# Horse wood pellets for giunea pig bedding?



## Undecided (12 May 2013)

Rio is on Blue Ribbon wood pellets which absolutely love, have been looking to change the pigs bedding from shaving as he kicks them all over my bedroom and was wondering if the wood pellets are safe for him regarding smell/chemicals?


----------



## jrp204 (12 May 2013)

Don't see why not, we use them for the ferrets and chicks, obviously not in the same pen!! Or it would be ferrets and very briefly chicks.


----------



## Paint Me Proud (12 May 2013)

jrp204 said:



			Don't see why not, we use them for the ferrets and chicks, obviously not in the same pen!! Or it would be ferrets and very briefly chicks.
		
Click to expand...

hee hee hee 

I use them for the bottom of my parrot cage, they are made from same thing as shavings, wood, so dont see why they cant be used in any situation you may use shavings.


----------



## Highlands (12 May 2013)

Use it for hamsters!


----------



## threeponies (13 May 2013)

I use them for our guinea pigs, occasionally I mix a few handfuls of shavings through to make it look fluffy but that's for me, not them


----------



## Toffee44 (13 May 2013)

I have used them on guineas


----------



## Undecided (14 May 2013)

So they're not harmful?
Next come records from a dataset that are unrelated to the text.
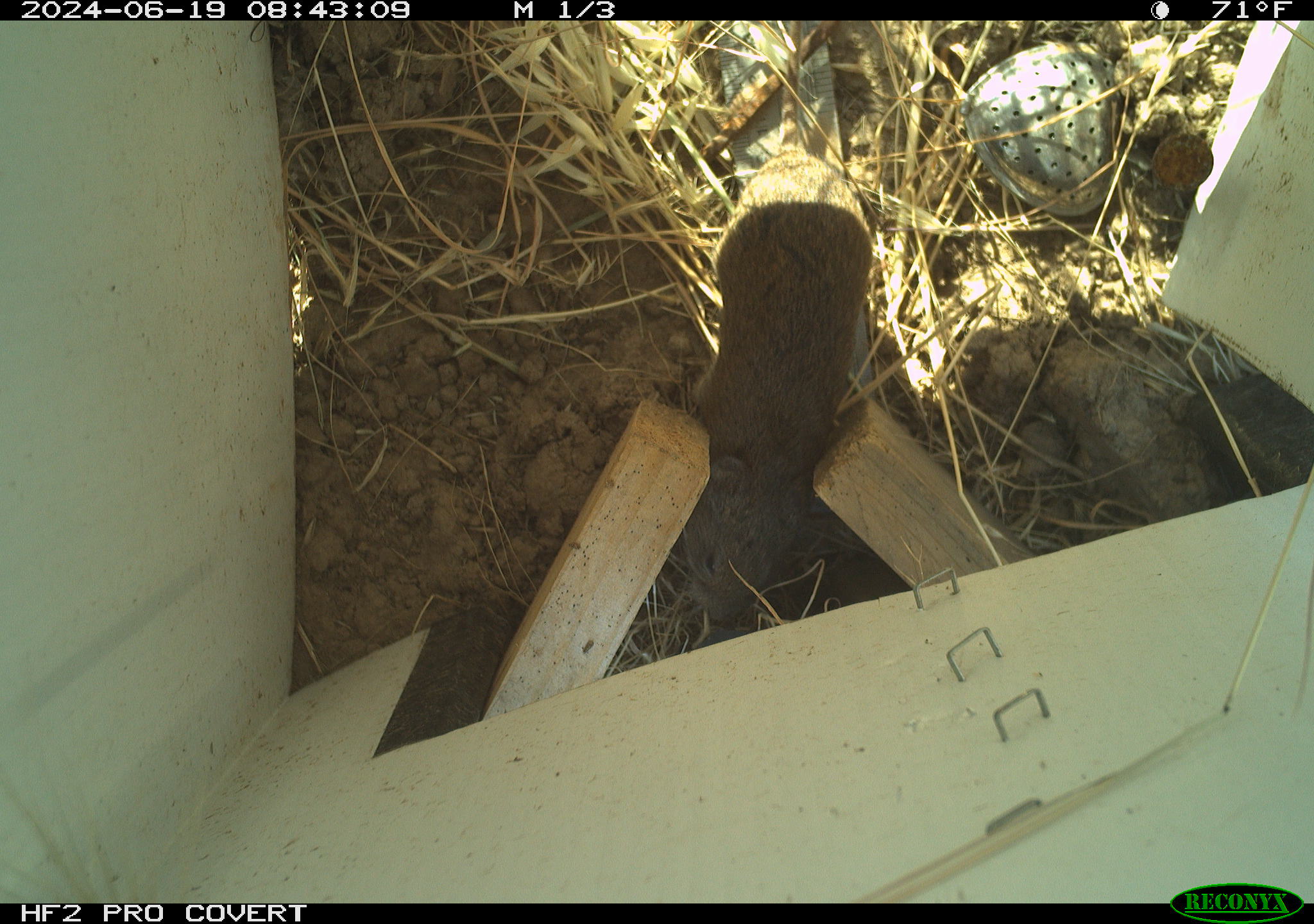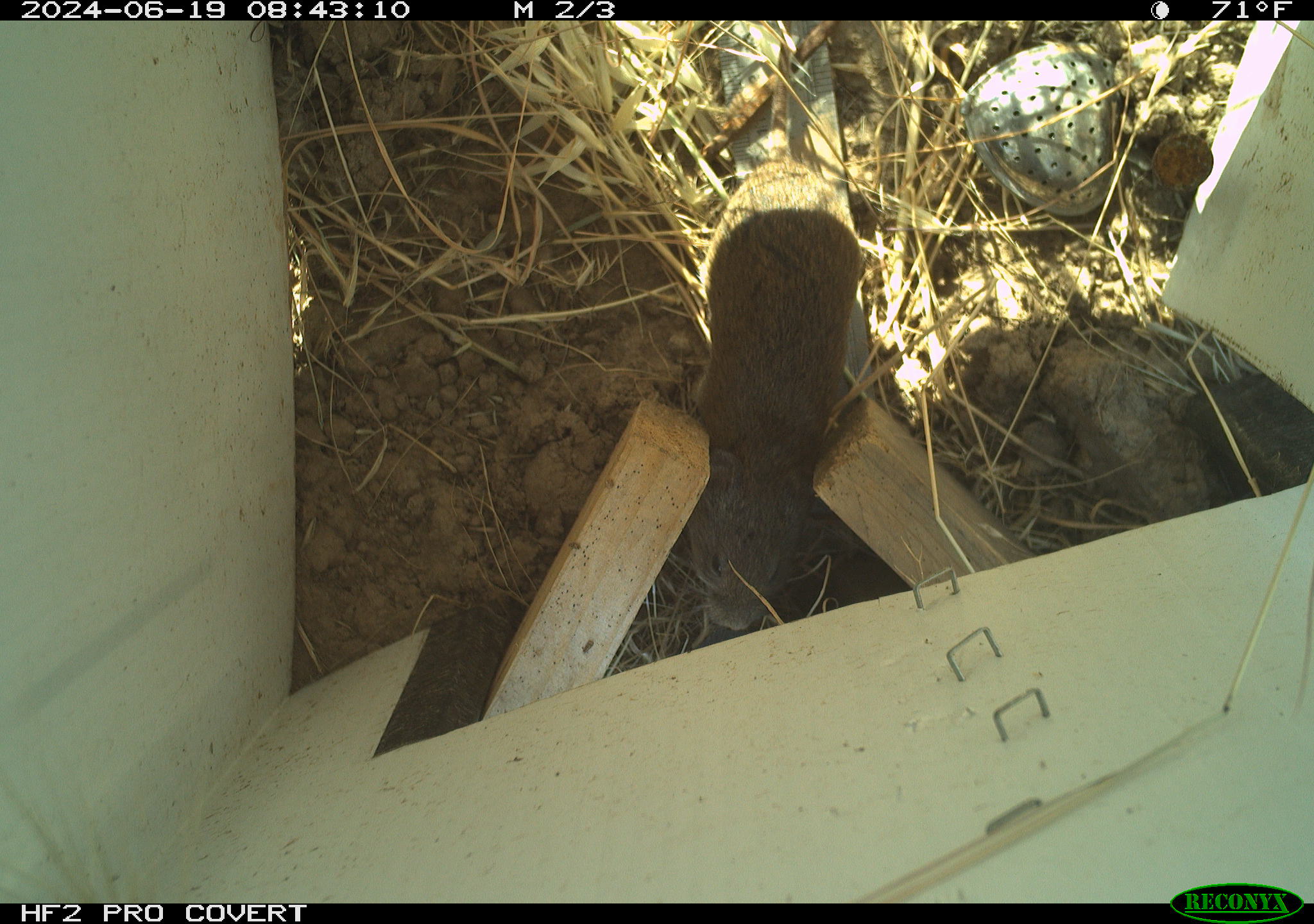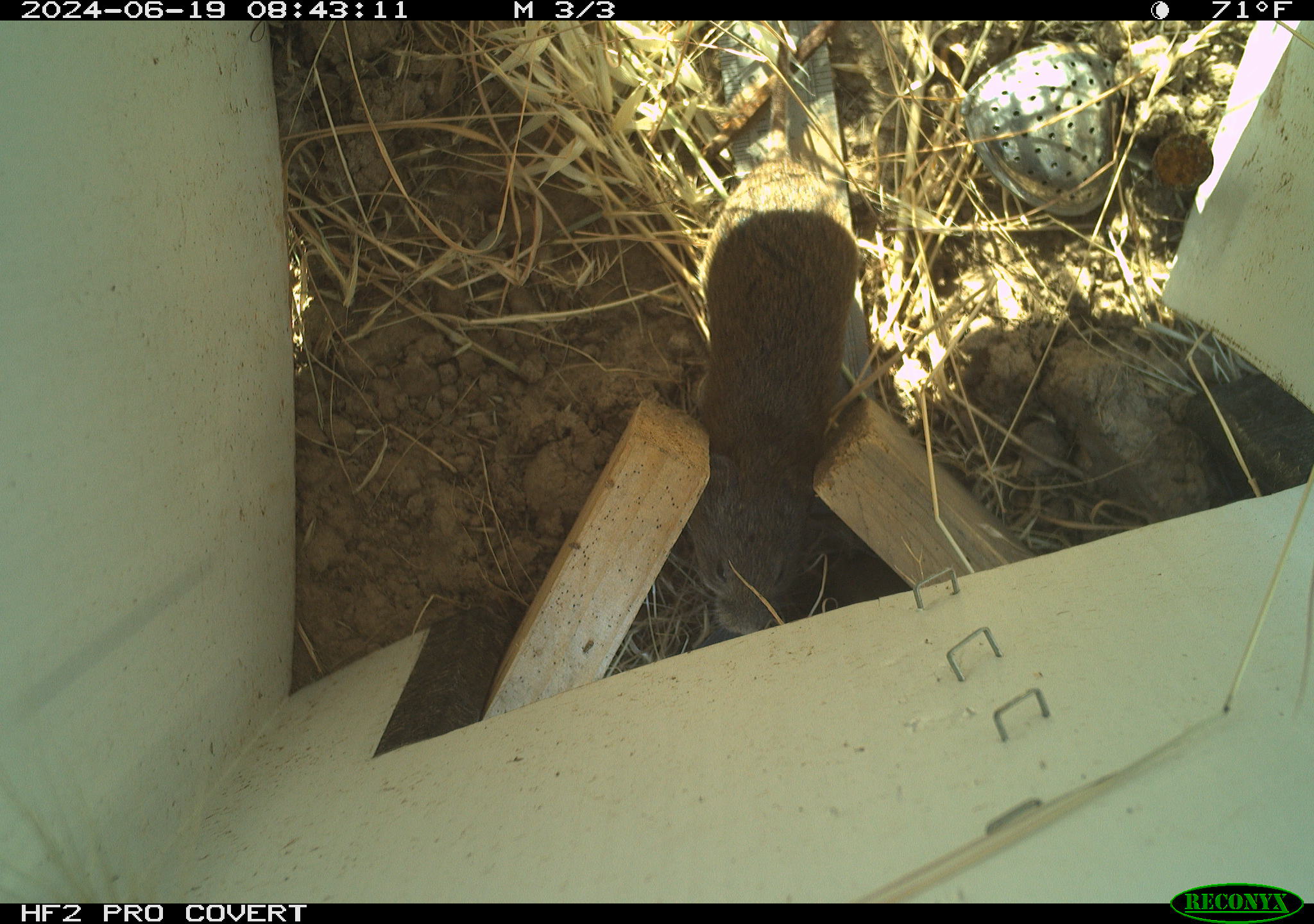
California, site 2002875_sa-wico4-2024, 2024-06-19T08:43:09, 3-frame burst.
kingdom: Animalia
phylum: Chordata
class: Mammalia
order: Rodentia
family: Cricetidae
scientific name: Arvicolinae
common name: voles, lemmings, and muskrats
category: arvicolinae subfamily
Arvicolinae subfamily (voles, lemmings, and muskrats) (Arvicolinae).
Thanks guys, I like shavings but he kicks up such a fuss and he pees in the same corner as where his bottle is so that bit is soaked as soon as I put the cage back after cleaning! Love the smell ofy wood pellets!


----------



## Toffee44 (14 May 2013)

I found it helped keep nails short to.


----------



## DreamingIsBelieving (15 May 2013)

What wood is it made out of? Pine can be poisonous to guinea pigs due to the fumes it releases. Kiln-dried pine is okay though.


----------



## Undecided (19 May 2013)

Not sure of the top of my head, will check.


----------



## Alaadin (19 May 2013)

If it's pine then no. But otherwise as long as they're not sharp or rough then yes. I use a layer of easibed as the first layer of my guinea pigs bedding, which is wood pellets


----------